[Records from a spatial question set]
┌──

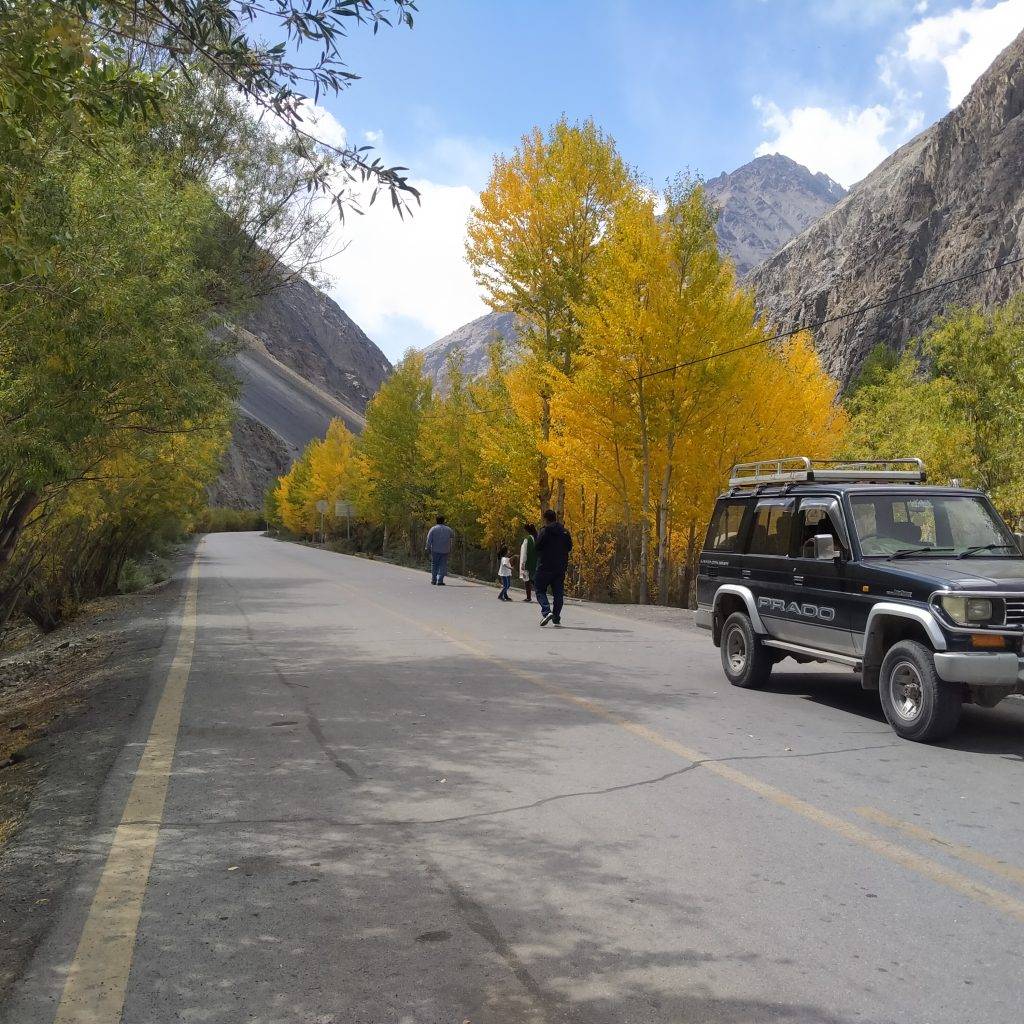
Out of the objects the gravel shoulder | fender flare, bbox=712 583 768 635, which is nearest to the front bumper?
fender flare, bbox=712 583 768 635

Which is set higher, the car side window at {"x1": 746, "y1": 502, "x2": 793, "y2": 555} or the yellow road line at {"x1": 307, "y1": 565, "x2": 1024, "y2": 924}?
the car side window at {"x1": 746, "y1": 502, "x2": 793, "y2": 555}

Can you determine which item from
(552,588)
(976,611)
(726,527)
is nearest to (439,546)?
(552,588)

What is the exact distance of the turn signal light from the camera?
6902 mm

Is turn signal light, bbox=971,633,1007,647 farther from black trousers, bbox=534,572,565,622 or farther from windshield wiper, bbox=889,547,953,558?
black trousers, bbox=534,572,565,622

└──

*WHAT IS ASKED*
Please copy the records word for word, starting with the line that contains "Which is set" and going on through the end of the records.

*RIGHT ANSWER*
Which is set higher, the car side window at {"x1": 746, "y1": 502, "x2": 793, "y2": 555} or the yellow road line at {"x1": 307, "y1": 565, "x2": 1024, "y2": 924}?
the car side window at {"x1": 746, "y1": 502, "x2": 793, "y2": 555}

Can you determine which item from
(552,588)
(976,611)
(726,527)
is nearest to (439,546)?
(552,588)

What is the exact distance of the turn signal light from the camera?
6902 mm

Is turn signal light, bbox=971,633,1007,647 farther from black trousers, bbox=534,572,565,622 or farther from windshield wiper, bbox=889,547,953,558?
black trousers, bbox=534,572,565,622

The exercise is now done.